▶ [YOUR TASK] From the essay on library book challenges below, pull out the stretch from "Recent library book" through "caution and foresight.", word for word.

▶ [EXTRACT PROVIDED]
——————————
Recent library book scandals have many librarians in a moment of self-flagellation, not to mention fear of conflagrations, a bonfire for the humanities, since most challenges—but not all—have been fiction materials. Librarians have taken heat over the last year and one can hardly blame them for being a little skittish. Challenges to materials are particularly sensitive, and one should approach them with caution and foresight.
Unfortunately, latterly, challenges the content of a book for a certain audience (even minors), and elicits a chorus (Greek-like) in a cacophony of First Amendment violations and book-banning/burning intent. As an academic librarian for 42 years, now retired, many of my colleagues often argued an absolutist view of the First Amendment, and that ‘absolute’ absolutely extended to include children and young people. In effect, they argued that no one has the right to exclude any materials from anyone. In the case of libraries, this meant that tax dollars would buy materials that some taxpayers would find reprehensible, a saw that cut both ideological ways.
This assessment of the First Amendment includes not only many librarians but also many moderate-minded individuals, unaware of the recent radicalization of librarianship. But this misapprehension of the First Amendment (for example, you cannot shout fire in a crowded theatre when there isn’t one; you cannot libel; you cannot slander) is largely owing to misinformation about what is being restricted from libraries for minors. See below.
——————————
▶ [AVAILABLE DATA]
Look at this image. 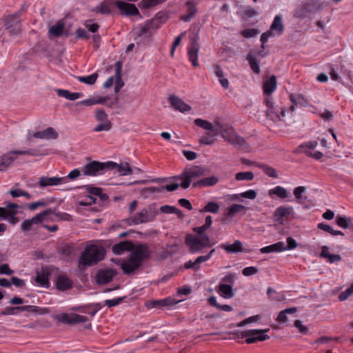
——————————
▶ [CORRECT ANSWER]
Recent library book scandals have many librarians in a moment of self-flagellation, not to mention fear of conflagrations, a bonfire for the humanities, since most challenges—but not all—have been fiction materials. Librarians have taken heat over the last year and one can hardly blame them for being a little skittish. Challenges to materials are particularly sensitive, and one should approach them with caution and foresight.